There are no further questions in the queue at this time. So I'll turn the call over to Mr. Neff for closing remarks.

Thank you all for joining the call today. We anticipate sharing additional clinical data insights on regulatory process during the remainder of 2018 and into 2019. We will also be participating and webcasting 2 upcoming conferences, the 2018 Jefferies Annual Healthcare Conference in June, 5 to 8 in New York. And the Goldman Sachs annual Global Healthcare conference on June 12 to June 14 in Los Angeles and Rancho Palos Verdes. We would look forward to seeing anyone that's visiting those conferences. And of course, they'll be live and available online at the Goldman conferences. They've got a video feed so you can see it live.

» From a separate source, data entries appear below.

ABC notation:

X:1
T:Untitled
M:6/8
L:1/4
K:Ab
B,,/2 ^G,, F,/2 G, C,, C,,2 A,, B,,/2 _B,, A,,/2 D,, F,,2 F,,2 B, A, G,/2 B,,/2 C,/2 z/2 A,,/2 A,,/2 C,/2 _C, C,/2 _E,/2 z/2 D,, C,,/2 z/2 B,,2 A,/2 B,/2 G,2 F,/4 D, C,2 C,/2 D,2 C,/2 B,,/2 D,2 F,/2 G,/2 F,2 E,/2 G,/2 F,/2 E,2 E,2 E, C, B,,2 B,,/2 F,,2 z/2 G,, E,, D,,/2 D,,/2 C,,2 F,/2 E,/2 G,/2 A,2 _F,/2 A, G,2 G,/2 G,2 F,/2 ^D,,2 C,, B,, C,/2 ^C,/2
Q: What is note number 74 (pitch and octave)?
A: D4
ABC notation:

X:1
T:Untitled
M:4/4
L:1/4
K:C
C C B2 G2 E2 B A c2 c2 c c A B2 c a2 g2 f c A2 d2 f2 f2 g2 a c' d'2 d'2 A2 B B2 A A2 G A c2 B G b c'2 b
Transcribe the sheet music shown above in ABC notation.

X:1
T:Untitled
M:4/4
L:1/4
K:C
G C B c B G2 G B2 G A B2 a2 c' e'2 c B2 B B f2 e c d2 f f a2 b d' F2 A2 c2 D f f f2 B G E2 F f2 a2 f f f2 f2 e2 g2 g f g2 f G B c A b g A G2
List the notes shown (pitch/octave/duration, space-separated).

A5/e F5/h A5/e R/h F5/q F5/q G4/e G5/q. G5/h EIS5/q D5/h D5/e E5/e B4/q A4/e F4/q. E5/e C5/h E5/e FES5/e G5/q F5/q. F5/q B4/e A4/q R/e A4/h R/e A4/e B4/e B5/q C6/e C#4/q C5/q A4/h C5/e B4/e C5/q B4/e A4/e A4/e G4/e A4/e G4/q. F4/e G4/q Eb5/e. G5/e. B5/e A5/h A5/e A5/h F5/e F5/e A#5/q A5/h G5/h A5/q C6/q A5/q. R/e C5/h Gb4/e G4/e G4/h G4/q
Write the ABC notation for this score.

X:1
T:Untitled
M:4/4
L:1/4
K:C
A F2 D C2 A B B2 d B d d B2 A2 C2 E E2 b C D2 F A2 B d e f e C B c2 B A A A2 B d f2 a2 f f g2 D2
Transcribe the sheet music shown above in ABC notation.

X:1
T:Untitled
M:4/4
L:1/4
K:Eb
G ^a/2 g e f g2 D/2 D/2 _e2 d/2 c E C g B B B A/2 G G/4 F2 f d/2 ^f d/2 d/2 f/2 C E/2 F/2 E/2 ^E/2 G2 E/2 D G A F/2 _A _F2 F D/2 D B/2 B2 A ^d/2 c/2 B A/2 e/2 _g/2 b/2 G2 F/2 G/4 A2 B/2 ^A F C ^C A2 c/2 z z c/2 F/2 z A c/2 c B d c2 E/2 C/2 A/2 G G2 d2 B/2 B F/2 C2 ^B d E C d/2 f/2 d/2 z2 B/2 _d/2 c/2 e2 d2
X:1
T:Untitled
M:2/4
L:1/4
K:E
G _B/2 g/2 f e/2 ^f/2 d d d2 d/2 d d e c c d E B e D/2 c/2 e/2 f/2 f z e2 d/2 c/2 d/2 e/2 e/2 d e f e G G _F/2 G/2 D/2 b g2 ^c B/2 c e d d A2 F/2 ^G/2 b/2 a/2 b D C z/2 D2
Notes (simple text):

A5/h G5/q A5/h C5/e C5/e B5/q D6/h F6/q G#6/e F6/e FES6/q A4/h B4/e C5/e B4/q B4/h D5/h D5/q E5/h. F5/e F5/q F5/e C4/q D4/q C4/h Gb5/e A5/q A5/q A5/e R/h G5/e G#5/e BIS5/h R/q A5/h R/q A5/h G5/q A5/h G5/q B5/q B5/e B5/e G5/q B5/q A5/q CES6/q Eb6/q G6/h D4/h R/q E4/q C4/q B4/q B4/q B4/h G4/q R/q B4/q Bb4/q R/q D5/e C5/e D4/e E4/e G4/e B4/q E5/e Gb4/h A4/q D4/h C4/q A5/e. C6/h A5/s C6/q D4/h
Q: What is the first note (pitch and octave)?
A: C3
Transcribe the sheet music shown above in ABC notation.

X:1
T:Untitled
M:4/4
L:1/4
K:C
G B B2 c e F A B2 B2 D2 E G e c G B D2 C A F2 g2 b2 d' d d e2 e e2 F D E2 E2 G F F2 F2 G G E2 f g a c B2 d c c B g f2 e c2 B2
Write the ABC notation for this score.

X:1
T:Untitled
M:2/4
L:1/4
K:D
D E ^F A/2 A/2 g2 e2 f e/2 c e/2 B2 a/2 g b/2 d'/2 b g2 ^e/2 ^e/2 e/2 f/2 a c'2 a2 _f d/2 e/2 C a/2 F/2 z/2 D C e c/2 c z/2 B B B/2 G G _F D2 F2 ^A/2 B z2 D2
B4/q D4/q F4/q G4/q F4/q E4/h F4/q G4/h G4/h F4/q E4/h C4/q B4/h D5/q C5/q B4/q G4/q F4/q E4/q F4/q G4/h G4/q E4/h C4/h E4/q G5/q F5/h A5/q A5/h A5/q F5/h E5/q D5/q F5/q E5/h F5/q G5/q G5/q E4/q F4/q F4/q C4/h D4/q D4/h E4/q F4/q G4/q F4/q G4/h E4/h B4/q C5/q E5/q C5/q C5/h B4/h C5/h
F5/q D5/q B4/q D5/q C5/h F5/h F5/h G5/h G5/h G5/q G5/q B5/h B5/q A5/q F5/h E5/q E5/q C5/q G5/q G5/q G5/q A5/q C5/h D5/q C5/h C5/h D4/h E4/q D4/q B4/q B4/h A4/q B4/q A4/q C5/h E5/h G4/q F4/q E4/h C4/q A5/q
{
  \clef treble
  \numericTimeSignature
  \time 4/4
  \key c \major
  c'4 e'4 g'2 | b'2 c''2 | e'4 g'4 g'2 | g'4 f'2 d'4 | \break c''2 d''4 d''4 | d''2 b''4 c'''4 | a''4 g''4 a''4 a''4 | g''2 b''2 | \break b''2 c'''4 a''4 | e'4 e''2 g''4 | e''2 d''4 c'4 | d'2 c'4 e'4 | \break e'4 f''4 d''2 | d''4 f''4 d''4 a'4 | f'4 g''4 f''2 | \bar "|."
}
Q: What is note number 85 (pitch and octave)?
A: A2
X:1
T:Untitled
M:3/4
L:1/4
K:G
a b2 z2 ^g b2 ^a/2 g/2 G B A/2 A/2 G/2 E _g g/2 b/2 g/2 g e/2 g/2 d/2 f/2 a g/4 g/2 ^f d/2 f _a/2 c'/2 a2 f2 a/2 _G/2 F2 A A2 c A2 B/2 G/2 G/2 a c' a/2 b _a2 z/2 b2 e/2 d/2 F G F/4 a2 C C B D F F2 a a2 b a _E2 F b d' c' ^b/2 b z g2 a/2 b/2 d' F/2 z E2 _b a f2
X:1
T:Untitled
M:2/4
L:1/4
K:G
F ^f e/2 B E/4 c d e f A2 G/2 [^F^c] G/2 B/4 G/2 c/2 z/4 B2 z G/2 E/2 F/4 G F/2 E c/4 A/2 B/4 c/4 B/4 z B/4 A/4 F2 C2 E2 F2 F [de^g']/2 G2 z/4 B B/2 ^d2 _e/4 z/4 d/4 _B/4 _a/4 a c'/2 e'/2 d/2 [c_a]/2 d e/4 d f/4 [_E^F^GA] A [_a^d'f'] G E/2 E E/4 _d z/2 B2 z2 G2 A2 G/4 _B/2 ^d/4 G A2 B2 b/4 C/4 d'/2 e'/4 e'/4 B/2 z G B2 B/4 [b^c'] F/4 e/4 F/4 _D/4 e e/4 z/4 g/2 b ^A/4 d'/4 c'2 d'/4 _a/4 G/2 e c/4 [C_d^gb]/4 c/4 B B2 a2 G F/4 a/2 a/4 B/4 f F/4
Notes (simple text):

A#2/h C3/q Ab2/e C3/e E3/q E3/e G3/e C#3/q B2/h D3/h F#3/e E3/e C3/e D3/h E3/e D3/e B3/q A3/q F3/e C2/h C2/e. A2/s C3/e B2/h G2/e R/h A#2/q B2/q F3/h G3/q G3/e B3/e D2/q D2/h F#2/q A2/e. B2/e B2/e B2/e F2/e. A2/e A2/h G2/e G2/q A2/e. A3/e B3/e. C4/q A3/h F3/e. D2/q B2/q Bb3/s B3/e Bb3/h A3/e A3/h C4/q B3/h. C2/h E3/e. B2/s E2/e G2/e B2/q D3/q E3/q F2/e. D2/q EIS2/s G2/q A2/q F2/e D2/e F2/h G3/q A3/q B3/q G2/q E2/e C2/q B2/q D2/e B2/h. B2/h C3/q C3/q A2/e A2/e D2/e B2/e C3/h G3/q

I would like to express my sincere thanks to the FibroGen teams in the United States and in China for their dedication and hard work. We have accomplished an enormous amount the last 12 months, and we have even more to do in the next 12 months. And my gratitude to our partners and our investors for their support as we pursue our programs. We look forward to seeing you at the Jefferies Conference, the Goldman Sachs Conference. I'd like to wish everyone a good afternoon and good evening. Thank you.

Thank you, ladies and gentlemen. This concludes today's teleconference. Thank you for participating. You may now disconnect.